Filename: 320-tap-out-again.md
Title: Removing TAP usage from v2 onion services
Author: Nick Mathewson
Created: 11 May 2020
Status: Rejected

NOTE: we rejected this proposal in favor of simply deprecating v2 onion services entirely.

(This proposal is part of the Walking Onions spec project. It updates proposal 245.)

Removing TAP from v2 onion services

As we implement walking onions, we're faced with a problem: what to do with TAP keys? They are bulky and insecure, and not used for anything besides v2 onion services. Keeping them in SNIPs would consume bandwidth, and keeping them indirectly would consume complexity. It would be nicer to remove TAP keys entirely.

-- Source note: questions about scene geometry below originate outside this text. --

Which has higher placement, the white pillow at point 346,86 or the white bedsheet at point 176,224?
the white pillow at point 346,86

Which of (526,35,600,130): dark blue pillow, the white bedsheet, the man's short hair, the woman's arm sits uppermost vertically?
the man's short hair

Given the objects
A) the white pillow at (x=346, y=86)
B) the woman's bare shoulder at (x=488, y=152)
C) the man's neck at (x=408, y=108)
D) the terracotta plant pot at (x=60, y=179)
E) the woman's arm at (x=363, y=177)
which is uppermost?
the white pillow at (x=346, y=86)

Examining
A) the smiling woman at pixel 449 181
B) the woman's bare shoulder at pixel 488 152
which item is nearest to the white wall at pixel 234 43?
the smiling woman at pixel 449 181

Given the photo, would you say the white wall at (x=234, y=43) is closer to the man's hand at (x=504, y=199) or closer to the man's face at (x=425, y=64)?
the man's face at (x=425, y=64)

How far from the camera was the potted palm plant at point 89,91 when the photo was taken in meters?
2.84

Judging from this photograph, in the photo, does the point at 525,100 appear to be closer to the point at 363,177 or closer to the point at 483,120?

But although v2 onion services are obsolescent and their cryptographic parameters are disturbing, we do not want to drop support for them as part of the Walking Onions migration. If we did so, then we would force some users to choose between Walking Onions and v2 onion services, which we do not want to do.

Instead, we describe here a phased plan to replace TAP in v2 onion services with ntor. This change improves the forward secrecy of some of the session keys used with v2 onion services, but does not improve their authentication, which is strongly tied to truncated SHA1 hashes of RSA1024 keys.

Implementing this change is more complex than similar changes elsewhere in the Tor protocol, since we do not want clients or services to leak whether they have support for this proposal, until support is widespread enough that revealing it is no longer a privacy risk.

We define these entries that may appear in v2 onion service descriptors, once per introduction point.

"identity-ed25519"
"ntor-onion-key"

   [at most once each per intro point.]

   These values are in the same format as and follow the same
   rules as their equivalents in router descriptors.

"link-specifiers"

   [at most once per introduction point]

   This value is the same as the link specifiers in a v3 onion
   service descriptor, and follows the same rules.

Services should not include any of these fields unless a new network parameter, "hsv2-intro-updated" is set to 1. Clients should not parse these fields or use them unless "hsv2-use-intro-updated" is set to 1.

We define a new field that can be used for hsv2 descriptors with walking onions:

"snip"
    [at most once]

    This value is the same as the snip field introduced to a v3
    onion service descriptor by proposal (XXX) and follows the
    same rules.

Services should not include this field unless a new network parameter, "hsv2-intro-snip" is set to 1. Clients should not parse this field or use it unless the parameter "hsv2-use-intro-snip" is set to 1.

Additionally, relays SHOULD omit the following legacy intro point parameters when a new network parameter, "hsv2-intro-legacy" is set to 0: "ip-address", "onion-port", and "onion-key". Clients should treat them as optional when "hsv2-tolerate-no-legacy" is set to 1.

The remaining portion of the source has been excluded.